College of Information Science and Electronic Engineering, Zhejiang University, China. e-mail: ying.wu@zju.edu.cn

# **1** Introduction

Thanks to the rapid growth of Artificial Intelligence (AI) and Internet-of-Things (IoT), energy efficiency has become a critical concern for IoT devices with constrained resources [1]. Among various efforts for energy efficiency optimization, approximate computing has emerged as a promising alternative for designers to trade computational accuracy with energy efficiency. This is especially applicable to human sensory or machine learning tasks where a small amount of inaccuracy is tolerable [2–6].
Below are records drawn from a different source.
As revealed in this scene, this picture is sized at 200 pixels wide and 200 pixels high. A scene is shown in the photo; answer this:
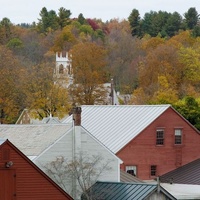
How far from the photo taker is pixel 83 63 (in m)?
131

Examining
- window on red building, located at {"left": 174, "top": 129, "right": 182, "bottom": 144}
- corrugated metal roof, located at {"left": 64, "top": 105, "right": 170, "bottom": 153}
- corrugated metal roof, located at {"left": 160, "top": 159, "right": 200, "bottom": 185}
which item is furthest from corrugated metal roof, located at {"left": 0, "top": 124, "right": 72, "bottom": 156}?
window on red building, located at {"left": 174, "top": 129, "right": 182, "bottom": 144}

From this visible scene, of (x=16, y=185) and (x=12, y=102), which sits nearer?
(x=16, y=185)

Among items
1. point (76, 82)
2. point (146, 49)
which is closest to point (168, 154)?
point (76, 82)

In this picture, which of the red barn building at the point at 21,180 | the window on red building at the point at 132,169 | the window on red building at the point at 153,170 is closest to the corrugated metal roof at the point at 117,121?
the window on red building at the point at 132,169

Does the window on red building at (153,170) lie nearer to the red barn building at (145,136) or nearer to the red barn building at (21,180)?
the red barn building at (145,136)

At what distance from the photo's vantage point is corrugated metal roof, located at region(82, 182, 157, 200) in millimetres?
48250

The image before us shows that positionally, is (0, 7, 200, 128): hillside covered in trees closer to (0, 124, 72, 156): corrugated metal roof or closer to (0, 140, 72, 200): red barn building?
(0, 124, 72, 156): corrugated metal roof

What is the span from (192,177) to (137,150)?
4799 millimetres

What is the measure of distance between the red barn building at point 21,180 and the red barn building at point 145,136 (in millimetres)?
18575

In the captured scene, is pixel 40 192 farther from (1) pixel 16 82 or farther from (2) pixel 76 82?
(2) pixel 76 82

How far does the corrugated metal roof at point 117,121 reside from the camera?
6556cm

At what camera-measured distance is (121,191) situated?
4916 cm

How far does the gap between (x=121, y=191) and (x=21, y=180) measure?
19.4 feet

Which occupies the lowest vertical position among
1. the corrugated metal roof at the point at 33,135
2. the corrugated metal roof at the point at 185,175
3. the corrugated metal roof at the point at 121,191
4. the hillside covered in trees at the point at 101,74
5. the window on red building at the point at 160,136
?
the corrugated metal roof at the point at 121,191
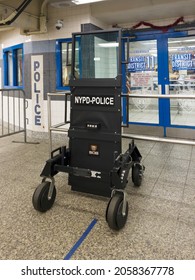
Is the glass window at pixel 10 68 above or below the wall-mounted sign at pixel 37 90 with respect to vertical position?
above

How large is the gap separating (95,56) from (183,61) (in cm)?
194

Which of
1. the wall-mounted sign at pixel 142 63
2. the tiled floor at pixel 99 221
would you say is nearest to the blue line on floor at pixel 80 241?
the tiled floor at pixel 99 221

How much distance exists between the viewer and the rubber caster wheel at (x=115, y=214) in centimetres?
221

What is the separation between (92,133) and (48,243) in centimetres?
118

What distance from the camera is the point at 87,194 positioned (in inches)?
120

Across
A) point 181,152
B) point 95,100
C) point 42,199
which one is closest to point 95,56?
point 181,152

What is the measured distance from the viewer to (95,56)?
5.48 m

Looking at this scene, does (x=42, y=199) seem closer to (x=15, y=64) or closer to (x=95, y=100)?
(x=95, y=100)

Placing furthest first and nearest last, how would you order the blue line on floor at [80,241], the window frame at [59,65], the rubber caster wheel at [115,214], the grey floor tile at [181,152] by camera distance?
the window frame at [59,65] → the grey floor tile at [181,152] → the rubber caster wheel at [115,214] → the blue line on floor at [80,241]

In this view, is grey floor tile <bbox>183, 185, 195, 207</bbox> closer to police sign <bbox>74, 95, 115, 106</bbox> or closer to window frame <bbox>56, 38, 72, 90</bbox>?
police sign <bbox>74, 95, 115, 106</bbox>

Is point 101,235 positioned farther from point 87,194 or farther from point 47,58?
point 47,58

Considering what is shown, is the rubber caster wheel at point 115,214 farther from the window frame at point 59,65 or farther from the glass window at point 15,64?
the glass window at point 15,64

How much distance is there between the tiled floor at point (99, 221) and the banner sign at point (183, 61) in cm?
269

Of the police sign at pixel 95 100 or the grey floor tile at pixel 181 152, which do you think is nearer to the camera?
the police sign at pixel 95 100
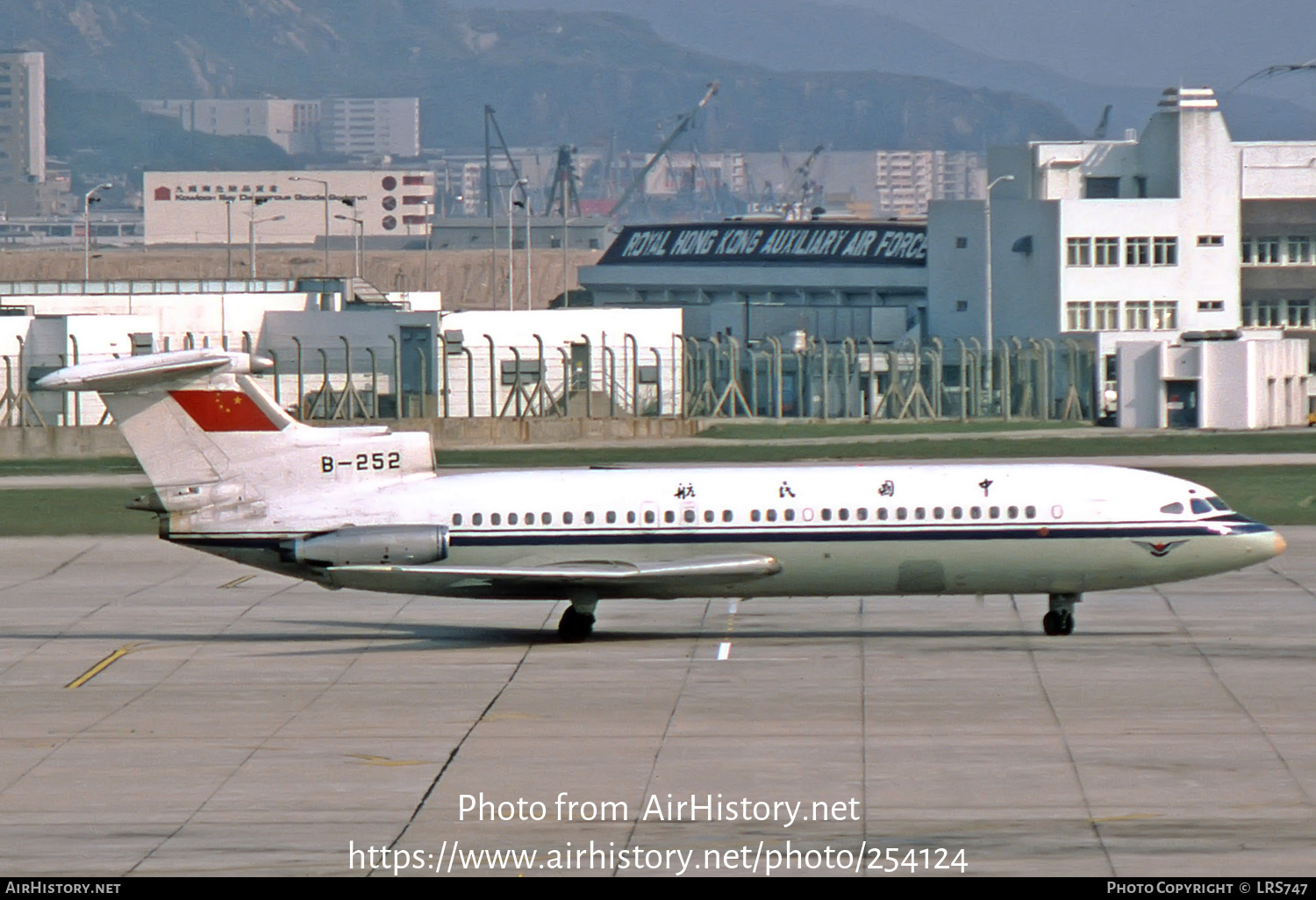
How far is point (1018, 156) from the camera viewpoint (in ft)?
416

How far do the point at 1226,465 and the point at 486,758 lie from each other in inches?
1844

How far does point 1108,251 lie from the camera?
383 feet

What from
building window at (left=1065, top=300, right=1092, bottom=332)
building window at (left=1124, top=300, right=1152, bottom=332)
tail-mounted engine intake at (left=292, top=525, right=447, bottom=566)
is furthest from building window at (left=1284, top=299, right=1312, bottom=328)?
tail-mounted engine intake at (left=292, top=525, right=447, bottom=566)

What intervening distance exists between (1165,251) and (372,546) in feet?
303

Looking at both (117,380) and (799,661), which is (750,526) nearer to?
(799,661)

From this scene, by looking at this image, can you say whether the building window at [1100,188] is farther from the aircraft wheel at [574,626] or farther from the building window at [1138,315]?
the aircraft wheel at [574,626]

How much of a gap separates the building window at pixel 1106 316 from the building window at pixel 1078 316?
12.6 inches

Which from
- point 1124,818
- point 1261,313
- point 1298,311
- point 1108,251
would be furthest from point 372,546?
point 1298,311

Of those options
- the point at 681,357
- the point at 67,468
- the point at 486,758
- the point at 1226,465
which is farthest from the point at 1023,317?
the point at 486,758

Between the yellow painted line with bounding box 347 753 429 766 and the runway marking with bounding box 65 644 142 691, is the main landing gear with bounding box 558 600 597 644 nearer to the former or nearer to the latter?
the runway marking with bounding box 65 644 142 691

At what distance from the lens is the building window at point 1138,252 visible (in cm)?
11719

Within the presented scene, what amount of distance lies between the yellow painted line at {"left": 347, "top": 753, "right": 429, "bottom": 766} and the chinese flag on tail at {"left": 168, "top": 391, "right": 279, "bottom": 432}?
435 inches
At the edge, IoT devices are designed to consume the minimum resource to achieve the desired accuracy. However, the conventional processors, such as CPU or GPU, can only conduct all the computations with pre-determined but sometimes unnecessary precisions, inevitably degrading their energy efficiency. For example, when running data-intensive applications, *e.g.*, streaming, neural network, and image processing, *etc.*, multiplication is frequently invoked and consumes non-trivial energy [7]. However, for a neural network, even with an inaccurate multiplier with limited precision, such inaccuracy may get cancelled out without impacting the inference accuracy [8]. In other words, when running inaccuracy-tolerable applications on the conventional processors, significant energy and time are actually spent on the multipliers computing highly accurate outputs that are not necessarily demanded. Thus, for the multiplication in IoT devices, there is a need to optimize its energy efficiency by providing sufficient instead of excessively accurate computational precisions.

As a common arithmetic component that has been studied for decades [9, 10], the past focus for the multiplier is mainly placed upon accuracy and performance. Recently, with awareness of the compromise between the stringent resource constraint and the accuracy tolerance for edge applications, there have been various research efforts for approximate multiplier design and optimization, ranging from algorithm, architecture, to circuit [11–25].

Since many prior designs happen to rely on hand-crafted structures or heuristics, it is then highly desired to systematically review and understand the pros and cons of how and where the inaccuracy can be introduced into the design. Thus, this chapter will review approximate multipliers from three different levels, *i.e.*, architecture, algorithm, and circuit. The remainder of this chapter is organized as follows. In section 2, we review the background of approximate multiplier. Sections 3 to 5 discuss the approximate multipliers at architecture, algorithm, and circuit levels, respectively, followed by the conclusions in section 6.



Floating-Point

Fig. 1 Comparison between fixed-point and floating-point formats.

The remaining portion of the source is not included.